Ce que tante Zelda avait vu dans la mare aux canards

 

Nous retrouvons la nursery de la jeune Garde.

Dans la pénombre de la salle, la matrone se laisse tomber sur une chaise d’un air las. Elle n’arrête pas de lancer des regards inquiets vers la porte, comme si elle attendait la venue de quelqu’un. Mais personne ne paraît.

Au bout d’une ou deux minutes, elle se relève et s’approche du berceau de son fils qui s’est mis à pleurer. Elle vient de le prendre dans ses bras quand la porte s’ouvre brusquement. La matrone fait volte-face, livide de peur.

Une grande femme vêtue de sombre se dresse sur le seuil. Elle porte un tablier blanc amidonné de nurse sur une robe noire bien repassée, mais sa ceinture rouge sang est ornée des trois étoiles noires de DomDaniel.

Elle est venue chercher Septimus Heap.

La nurse est en retard. Elle s’est perdue en chemin, d’où sa frayeur et son énervement. DomDaniel ne tolère aucun manquement. Elle voit la matrone avec un bébé dans les bras, comme il avait été convenu. Elle ignore qu’elle tient son propre enfant et que Septimus Heap dort dans un berceau, presque invisible dans l’ombre. Elle se précipite vers elle et lui arrache le bébé. La matrone proteste. Elle tente de reprendre son fils de force, mais son désespoir ne pèse pas lourd face à la détermination de la nurse. (Il faut qu’elle soit de retour au bateau avant l’heure de la marée.)

Plus grande, plus jeune, la nurse n’a aucun mal à vaincre sa résistance. Elle enveloppe l’enfant dans une étoffe rouge brodée de trois étoiles noires et ressort en courant, pourchassée par la matrone qui pousse des cris déchirants. A présent, elle sait exactement ce qu’a pu ressentir Sarah Heap quelques heures plus tôt. La poursuite s’achève à la porte de la caserne. Brandissant ses trois étoiles noires, la nurse ordonne à la sentinelle d’arrêter la matrone et s’évanouit dans la nuit, emportant triomphalement le trophée qu’elle compte remettre à DomDaniel.
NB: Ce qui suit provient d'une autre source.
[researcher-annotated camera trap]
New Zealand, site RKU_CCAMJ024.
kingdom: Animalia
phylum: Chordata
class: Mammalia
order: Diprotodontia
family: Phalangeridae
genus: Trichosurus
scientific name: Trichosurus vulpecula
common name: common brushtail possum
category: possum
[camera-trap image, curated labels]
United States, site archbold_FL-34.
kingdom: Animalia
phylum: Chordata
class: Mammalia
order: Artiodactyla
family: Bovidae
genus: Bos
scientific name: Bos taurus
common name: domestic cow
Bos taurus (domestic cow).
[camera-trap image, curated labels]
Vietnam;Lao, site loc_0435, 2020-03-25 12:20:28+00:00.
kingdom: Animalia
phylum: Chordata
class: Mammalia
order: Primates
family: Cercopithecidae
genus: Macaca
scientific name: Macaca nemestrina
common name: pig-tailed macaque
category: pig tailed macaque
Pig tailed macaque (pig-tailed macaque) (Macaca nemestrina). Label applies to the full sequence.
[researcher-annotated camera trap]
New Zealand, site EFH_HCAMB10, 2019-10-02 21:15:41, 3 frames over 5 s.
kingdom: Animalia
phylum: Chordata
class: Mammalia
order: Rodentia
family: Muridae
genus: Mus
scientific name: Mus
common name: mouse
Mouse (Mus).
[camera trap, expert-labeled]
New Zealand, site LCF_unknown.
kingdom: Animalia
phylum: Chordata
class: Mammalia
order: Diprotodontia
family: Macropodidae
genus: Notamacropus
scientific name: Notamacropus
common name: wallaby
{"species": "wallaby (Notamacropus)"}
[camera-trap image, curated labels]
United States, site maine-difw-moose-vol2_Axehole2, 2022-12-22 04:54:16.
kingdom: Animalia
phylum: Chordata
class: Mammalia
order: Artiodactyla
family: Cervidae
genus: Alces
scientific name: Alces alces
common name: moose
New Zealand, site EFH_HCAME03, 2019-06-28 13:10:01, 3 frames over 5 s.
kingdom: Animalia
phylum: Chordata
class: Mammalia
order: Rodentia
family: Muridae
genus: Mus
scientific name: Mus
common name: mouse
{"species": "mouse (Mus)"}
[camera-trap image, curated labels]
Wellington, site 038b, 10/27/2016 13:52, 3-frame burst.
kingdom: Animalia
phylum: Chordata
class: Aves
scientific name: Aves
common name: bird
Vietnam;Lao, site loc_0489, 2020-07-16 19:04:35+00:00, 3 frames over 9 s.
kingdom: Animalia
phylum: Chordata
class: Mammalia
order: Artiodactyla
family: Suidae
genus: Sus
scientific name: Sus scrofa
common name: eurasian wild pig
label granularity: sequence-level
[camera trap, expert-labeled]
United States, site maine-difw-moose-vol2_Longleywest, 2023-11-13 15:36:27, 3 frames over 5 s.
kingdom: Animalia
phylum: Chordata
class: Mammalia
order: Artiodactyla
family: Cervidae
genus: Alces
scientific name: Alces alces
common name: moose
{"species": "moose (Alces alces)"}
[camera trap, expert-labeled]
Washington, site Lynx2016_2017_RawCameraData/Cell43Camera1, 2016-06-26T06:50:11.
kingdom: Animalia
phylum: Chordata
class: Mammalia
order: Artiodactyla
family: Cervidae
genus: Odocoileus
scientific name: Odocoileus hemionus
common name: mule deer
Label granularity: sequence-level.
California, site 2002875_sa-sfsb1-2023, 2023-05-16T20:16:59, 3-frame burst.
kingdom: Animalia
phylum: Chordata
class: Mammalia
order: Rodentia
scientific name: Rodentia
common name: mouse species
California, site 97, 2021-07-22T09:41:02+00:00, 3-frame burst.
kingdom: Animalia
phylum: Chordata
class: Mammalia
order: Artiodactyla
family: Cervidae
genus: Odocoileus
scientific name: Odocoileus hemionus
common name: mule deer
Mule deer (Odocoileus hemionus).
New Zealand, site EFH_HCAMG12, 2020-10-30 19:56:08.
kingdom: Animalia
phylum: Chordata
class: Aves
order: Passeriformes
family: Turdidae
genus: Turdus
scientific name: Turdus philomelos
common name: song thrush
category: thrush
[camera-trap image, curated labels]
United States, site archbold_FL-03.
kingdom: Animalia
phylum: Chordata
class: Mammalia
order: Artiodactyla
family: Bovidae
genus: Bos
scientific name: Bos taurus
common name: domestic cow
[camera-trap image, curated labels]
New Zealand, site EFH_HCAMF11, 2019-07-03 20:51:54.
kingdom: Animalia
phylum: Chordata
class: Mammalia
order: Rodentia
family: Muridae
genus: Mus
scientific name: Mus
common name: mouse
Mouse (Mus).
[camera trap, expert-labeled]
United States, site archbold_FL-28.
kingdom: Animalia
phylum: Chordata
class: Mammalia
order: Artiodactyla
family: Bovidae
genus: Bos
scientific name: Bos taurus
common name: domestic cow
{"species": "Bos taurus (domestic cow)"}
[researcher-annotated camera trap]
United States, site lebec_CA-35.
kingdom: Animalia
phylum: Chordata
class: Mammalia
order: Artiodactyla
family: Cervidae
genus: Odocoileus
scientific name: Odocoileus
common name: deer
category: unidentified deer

Cependant, à la nursery, la vieille femme censée veiller sur les enfants vient de se réveiller. Elle tousse, se lève en respirant bruyamment et prépare quatre biberons pour ses protégés. Un pour chacun des triplés - 409, 410 et 411 - et un pour la toute dernière recrue, un garçon âgé d’à peine douze heures qui portera le matricule 412 durant les dix prochaines années.

Tante Zelda soupire. C’est bien ce qu’elle avait deviné. Elle demande ensuite à la lune de suivre le fils de la matrone, car elle a besoin de savoir autre chose.

La nurse parvient au bateau juste à temps. La créature debout à la poupe lui fait traverser la rivière à la godille, comme les vieux pêcheurs. Un cavalier noir monté sur un immense cheval noir l’accueille sur l’autre berge. Il la prend en croupe avec l’enfant et part au galop dans la nuit. Une longue et pénible chevauchée les attend.

Quand ils atteignent enfin le repaire de DomDaniel, au cœur des anciennes carrières d’ardoise des Maleterres, le fils de la matrone pleure et la nurse souffre d’une terrible migraine. DomDaniel est impatient de voir celui qu’il prend pour Septimus Heap, le septième fils d’un septième fils, l’apprenti dont rêve tout magicien et tout nécromancien. L’apprenti dont le pouvoir le ramènera au Château et lui permettra de récupérer ce qui lui appartient de plein droit.

Il considère le bébé en larmes avec dégoût. Ses cris lui font mal à la tête et lui vrillent les tympans. Il est bien grand pour un nouveau-né, pense-t-il. Avec ça, il est affreux. Il ne lui plaît pas du tout. Avec une moue dépitée, il ordonne à la nurse de l’emmener.

La femme dépose le bébé dans le berceau préparé à son intention avant de se coucher. Le lendemain, elle sera trop malade pour quitter son lit et personne ne se souciera de nourrir le fils de la matrone avant le soir. Point de souper en l’honneur de cet apprenti-là.

Tante Zelda s’assoit au bord de la mare et sourit. Elle a délivré l’apprenti de l’emprise de son maître. Septimus est vivant et a retrouvé sa famille. Aucune danger ne menace plus la princesse. En définitive, Marcia n’avait pas tort : les choses finissent toujours par s’arranger. À condition d’être patient.